It was essential to comprehend the impact of genetic risk and lifestyle on the lifetime risk of coronary heart disease (CHD) to improve public health initiatives. With respect to polygenic risk and the American Heart Association’s Life’s Simple 7 (LS7) guidelines, the researchers’ target was to quantify the remaining lifetime risk and years of CHD in a population-based cohort study. They included data from the ARIC (Atherosclerosis Risk in Communities) study as part of their research. Of the 10,686 participants, 2,314 were Black, and 8,372 were White. The participants were over 44 years old and did not have CHD at baseline examinations. There were over 6 million genetic variants in the polygenic risk score (PRS). They classified it into three groups – low (<20th percentile), intermediate, and high (>80th percentile). They calculated the overall LS7 score at baseline and classified it into three groups – “poor,” “intermediate,” and “ideal” cardiovascular health. Afterward, they calculated the CHD-free years and lifetime risk based on the PRS and LS7 categories. Investigators found the remaining lifetime risk was 27%. It varied between 16.6% for participants with an ideal LS7 score and 43.1% for participants with a poor LS7 score. Ancestry caused variances in the link between PRS and lifetime risk. The remaining lifetime risk for White participants was between 19.8% and 39.3%, based on the increasing PRS categories. Participants with a high PRS and poor LS7 had a remaining lifetime risk of 67.1% and 15.9 fewer CHD-free years than those with intermediate polygenic risk and LS7 scores. Additionally, there were links between ideal LS7 and 20.2 more CHD-free years in the high-PRS group compared to poor LS7.

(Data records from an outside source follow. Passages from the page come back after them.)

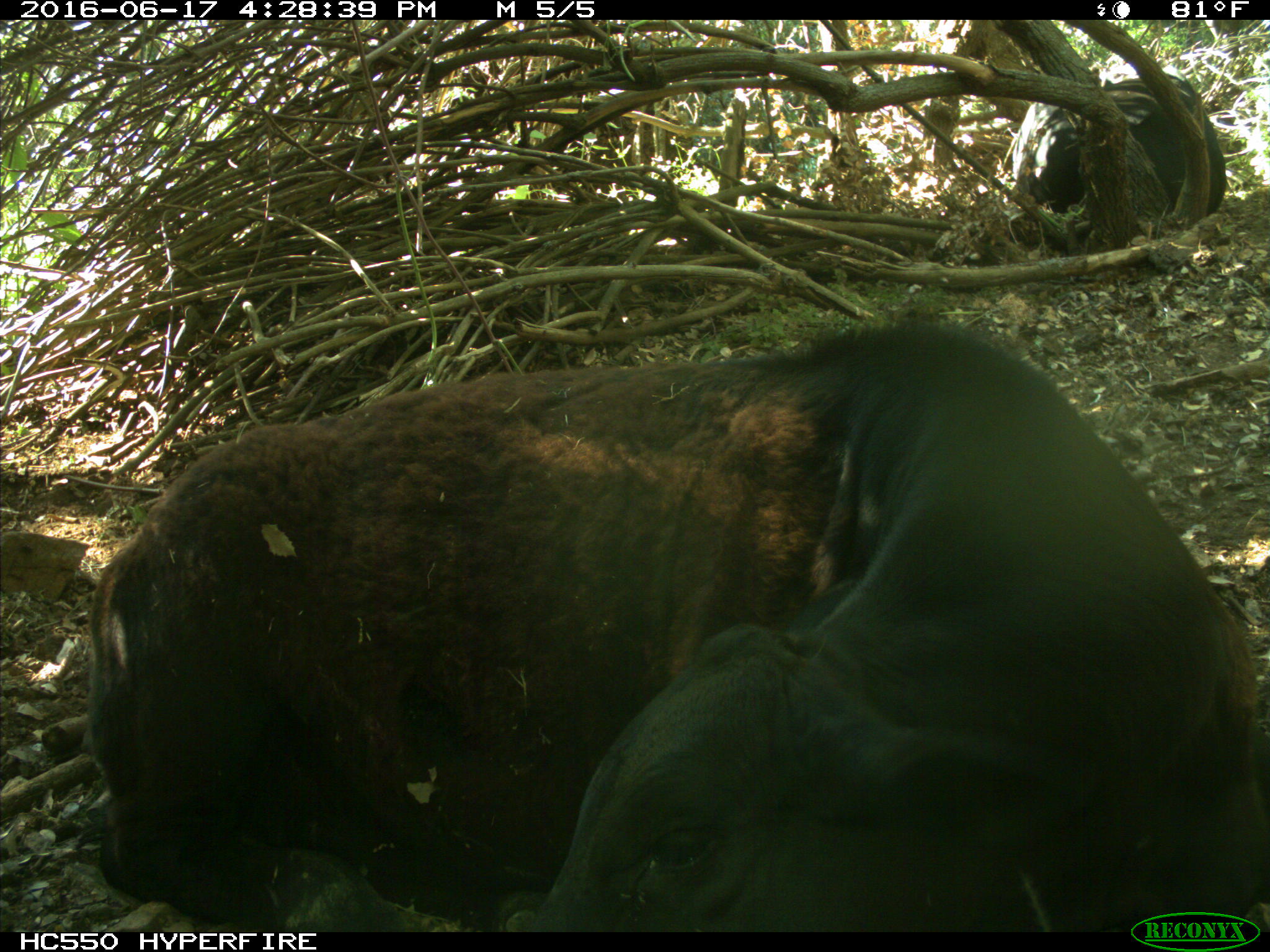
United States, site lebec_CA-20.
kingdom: Animalia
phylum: Chordata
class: Mammalia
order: Artiodactyla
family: Bovidae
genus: Bos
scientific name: Bos taurus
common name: domestic cow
Bos taurus (domestic cow).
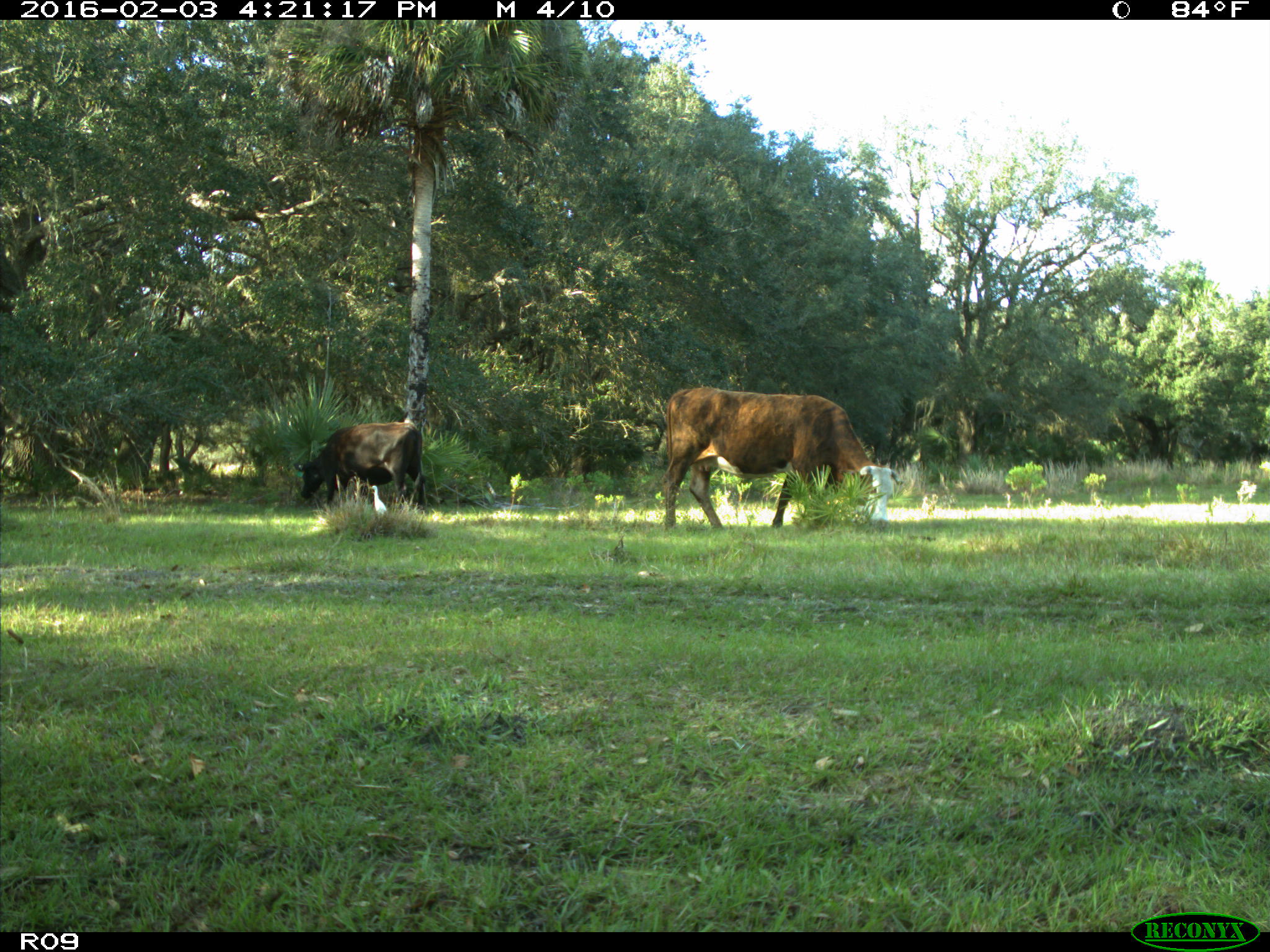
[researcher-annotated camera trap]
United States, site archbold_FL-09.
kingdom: Animalia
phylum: Chordata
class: Mammalia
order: Artiodactyla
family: Bovidae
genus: Bos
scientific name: Bos taurus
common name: domestic cow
Bos taurus (domestic cow).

On the other hand, the remaining lifetime risk for Black participants was between 19.1% and 28.6%, based on the increasing PRS categories. The study group noted that estimates for lifetime risk were close to those with poor LS7 regardless of the PRS category. Plus, there were links between ideal LS7 and only 4.5 more CHD-free years in the high-PRS group compared to poor LS7.

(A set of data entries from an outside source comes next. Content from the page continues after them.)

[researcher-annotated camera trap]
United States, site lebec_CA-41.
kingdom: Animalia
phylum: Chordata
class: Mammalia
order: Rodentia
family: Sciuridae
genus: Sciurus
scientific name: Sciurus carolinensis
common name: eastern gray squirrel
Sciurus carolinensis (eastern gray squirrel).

Participants who ideally maintained the LS7 recommendations were linked with a lower lifetime risk of CHD, especially those with high genetic susceptibility. Black participants who followed the LS7 recommendations provided more towards the lifetime risk of CHD than current PRS. Hence, it is pertinent to improve PRSs so that genetic susceptibility can be examined in diverse populations appropriately.